Natasha goes on to a place where I wouldn’t go – telling officials to stop actually doing anything, just collect their paycheck and go home. I think there is a step where we push for accountability and the keeping of promises that is too important to skip.
Nonetheless, Chart’s letter is a searing indictment of what we’ve seen out of Democratic elected officials over the past three years. There’s only so far the people whose activism and small-dollar donations carried these officials into office will go when they feel like they’ve been lied to. Now I don’t expect any significant number will flip to the GOP or go join the Tea Baggers, but people suggesting this is a possibility are only insulting the convictions of progressive base activists. Instead, I expect people to tune out, become cynics, and refocus their efforts back into the issue campaigns they care most about.
For a long time I believed, like Natasha, that the best way to accomplish a progressive agenda — spreading human rights, health care, equality, and rebuilding the middle class — was best accomplished through elected strong Democratic majorities. A majority, I thought, was a better vehicle for achieving our goals than stronger single-issue campaigns. In many ways, the growth of the progressive online movement and the campaign for “More and Better Democrats” is predicated on this assumption. Sadly, we have consistently seen that this is not in fact a recipe for achieving progressive policies.
The alternative electorally is to push for “Better and Better Democrats,” something that has been discussed by me and many others over the past two years. To be even more pointed, progressive change can only be achieved when the blue parts of this country are made bluer. Elected officials need to, at minimum, mirror their districts. No more Blue Dogs in D+20 districts.

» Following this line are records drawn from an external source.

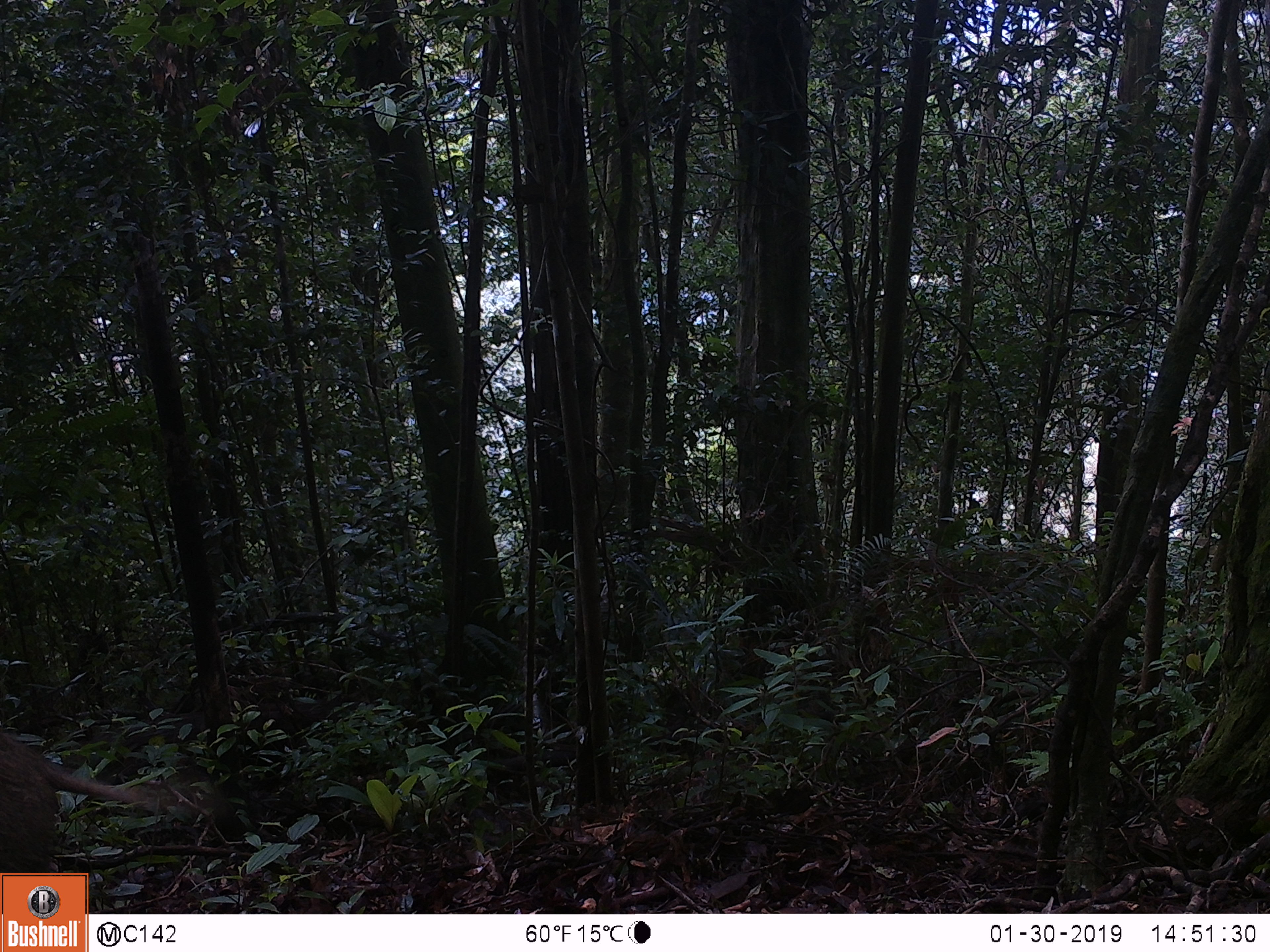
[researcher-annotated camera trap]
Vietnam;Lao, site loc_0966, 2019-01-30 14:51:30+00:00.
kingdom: Animalia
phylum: Chordata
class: Mammalia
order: Artiodactyla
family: Suidae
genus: Sus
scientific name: Sus scrofa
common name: eurasian wild pig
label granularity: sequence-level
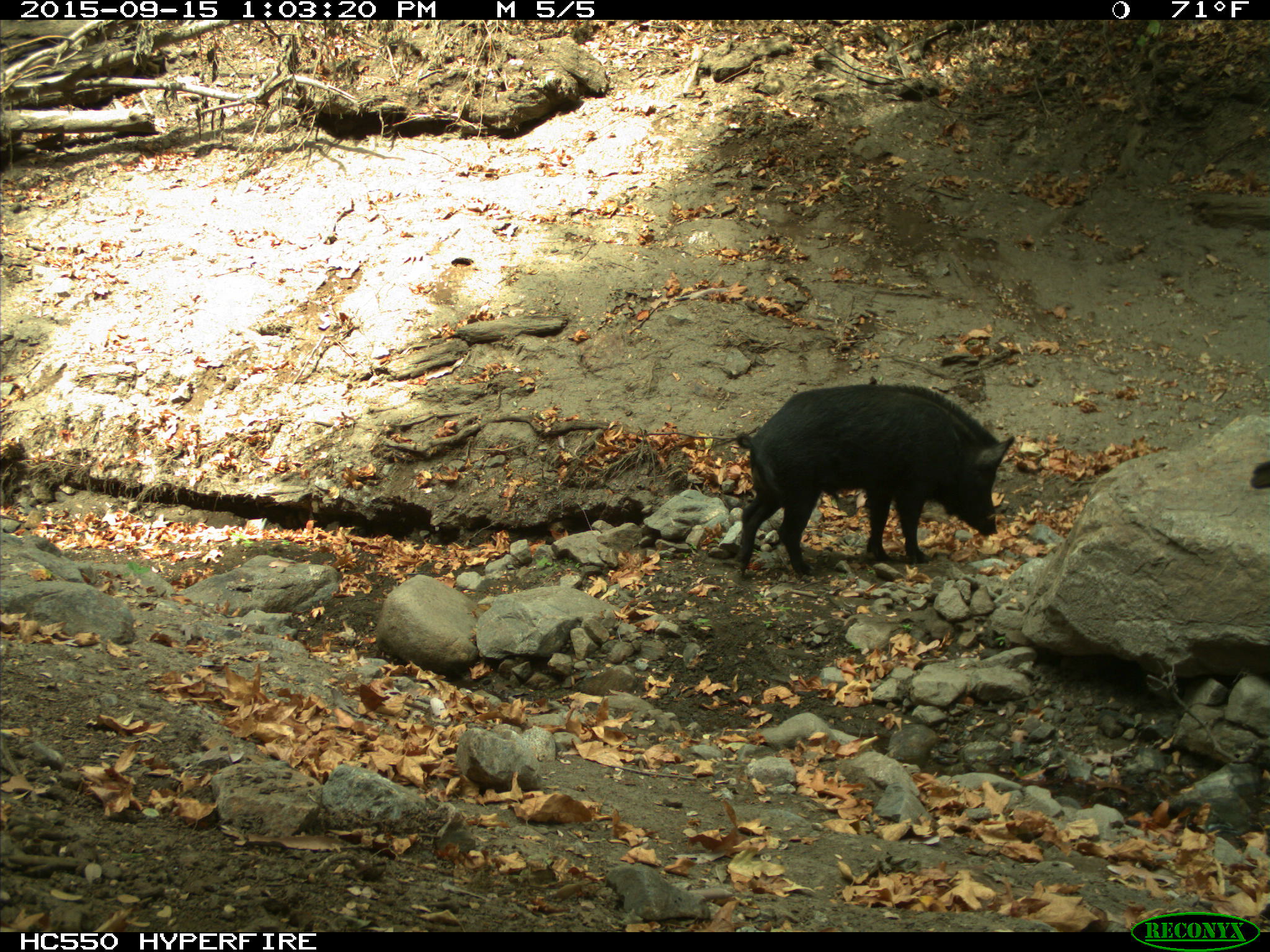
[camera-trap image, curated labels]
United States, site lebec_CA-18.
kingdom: Animalia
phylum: Chordata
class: Mammalia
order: Artiodactyla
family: Suidae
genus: Sus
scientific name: Sus scrofa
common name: wild boar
Sus scrofa (wild boar).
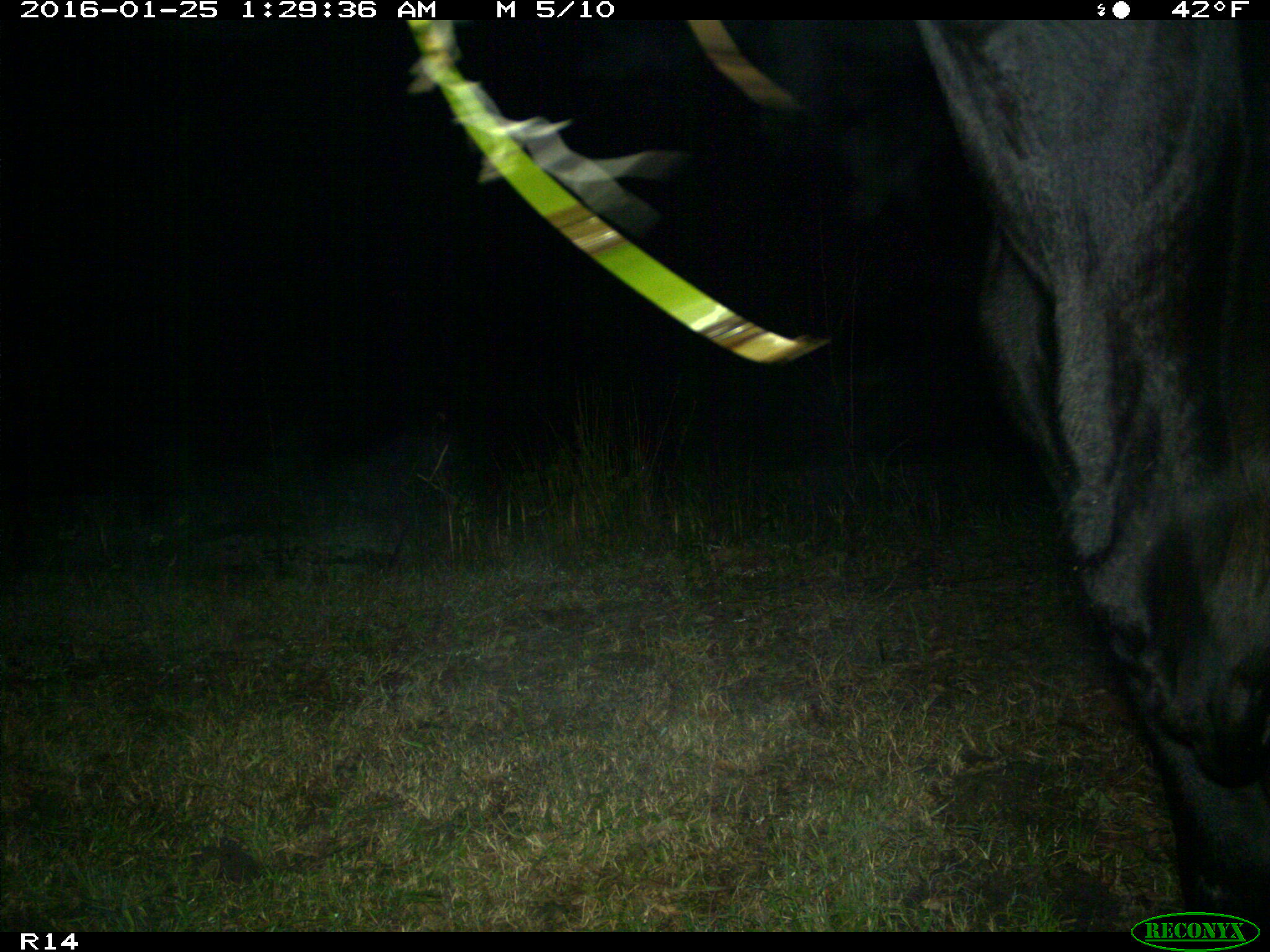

The balance between electing real progressives to office and increasing our energies and resources towards the issue campaigns that we really care about is a tough one. After all, environmental and energy policy reform can’t be done blind to the needs of labor law reform. There must still be a strong enough progressive compass that groups working independently of each other still move in the same direction.
The last issue is simply that for movement issue activism to be successful, elected officials have to be convinced to listen to the base. They have to be committed to keeping their promises from the campaign trail. How can these results be achieved? That’s less clear. Do promise-breakers need to be primaried? Will it help to make examples of turncoats? Or will it only cause the wall between Democratic elected officials and the base to be raised higher? These are tough questions and answers may not be forthcoming without some field testing of different strategies.